Tasks and exercises:
• 1. Which UK law does the passage on corporate events name as the new anti-bribery legislation aimed at businesses?
• 2. Retype part of the passage on corporate events, starting at "For product-oriented businesses, this" and ending at "gifts and hospitality.".

BEGIN Text provided

I have found that you get a better take up on-site, so you should start there if possible. But don’t fret if you have accounts where this isn’t an option. You can tweak it to incorporate a local landmark or handy hotel where some of the same principles still apply.
If you have the budget, the time and are somewhat of a glutton for punishment, roadshows can give you a sustainable benefit over a longer period of time.
For product-oriented businesses, this could mean getting a branded rock-star style articulated lorry kitted out with your wares. For those of you in services businesses, think about setting or a mobile suite that can be used to educate your audiences workshop style.
As long as you keep in mind the value that they’re going to get from the interactions, these kinds of initiatives can make a huge statement to your target accounts that you want to partner with them.
3. Corporate hospitality
Over the past 10 years, corporate hospitality has been suffering from a reputational crisis. Following new anti-bribery legislation aimed at businesses in the UK (the Bribery Act 2010) and subsequently in France (updates to French Criminal Code in 2016), overzealous compliance folks working on behalf of businesses sought to outlaw completely any corporate gifts and hospitality.
As is often the case with such legislation changes (GDPR anyone?), over time brands soften their approach towards the middle ground and now corporate hospitality is back in the game.

END Text provided
BEGIN Entries supplied

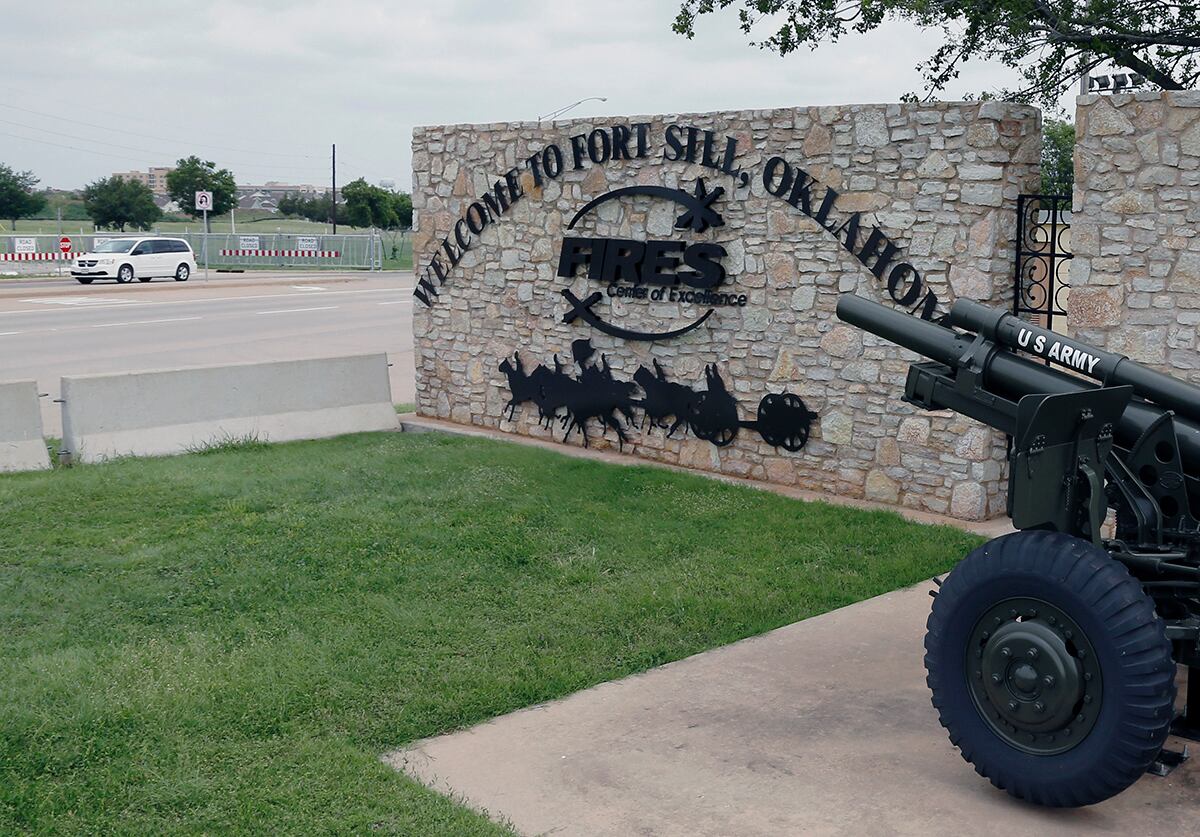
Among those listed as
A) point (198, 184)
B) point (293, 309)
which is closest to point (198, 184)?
point (198, 184)

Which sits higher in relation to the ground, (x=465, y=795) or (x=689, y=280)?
(x=689, y=280)

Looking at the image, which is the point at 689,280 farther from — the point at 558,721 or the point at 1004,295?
the point at 558,721

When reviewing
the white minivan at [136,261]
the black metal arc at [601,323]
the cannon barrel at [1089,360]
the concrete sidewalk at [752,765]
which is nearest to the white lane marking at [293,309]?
the white minivan at [136,261]

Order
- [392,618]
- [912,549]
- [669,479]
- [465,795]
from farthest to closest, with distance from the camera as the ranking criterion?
[669,479] → [912,549] → [392,618] → [465,795]

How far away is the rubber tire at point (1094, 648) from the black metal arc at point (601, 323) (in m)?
6.47

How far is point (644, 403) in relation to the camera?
12.0 meters

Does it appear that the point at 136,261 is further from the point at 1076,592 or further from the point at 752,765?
the point at 1076,592

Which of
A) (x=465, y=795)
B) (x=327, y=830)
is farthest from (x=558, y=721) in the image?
(x=327, y=830)

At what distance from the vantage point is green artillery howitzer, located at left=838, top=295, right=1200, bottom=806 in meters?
4.73

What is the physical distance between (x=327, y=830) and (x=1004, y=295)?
6776mm

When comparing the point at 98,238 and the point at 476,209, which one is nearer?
the point at 476,209

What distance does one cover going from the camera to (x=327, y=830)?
475 centimetres

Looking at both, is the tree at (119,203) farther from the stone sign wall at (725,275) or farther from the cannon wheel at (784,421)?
the cannon wheel at (784,421)

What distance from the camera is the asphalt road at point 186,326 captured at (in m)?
19.3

END Entries supplied

Solved tasks:
• 1. The Bribery Act 2010.

• 2.
For product-oriented businesses, this could mean getting a branded rock-star style articulated lorry kitted out with your wares. For those of you in services businesses, think about setting or a mobile suite that can be used to educate your audiences workshop style.
As long as you keep in mind the value that they’re going to get from the interactions, these kinds of initiatives can make a huge statement to your target accounts that you want to partner with them.
3. Corporate hospitality
Over the past 10 years, corporate hospitality has been suffering from a reputational crisis. Following new anti-bribery legislation aimed at businesses in the UK (the Bribery Act 2010) and subsequently in France (updates to French Criminal Code in 2016), overzealous compliance folks working on behalf of businesses sought to outlaw completely any corporate gifts and hospitality.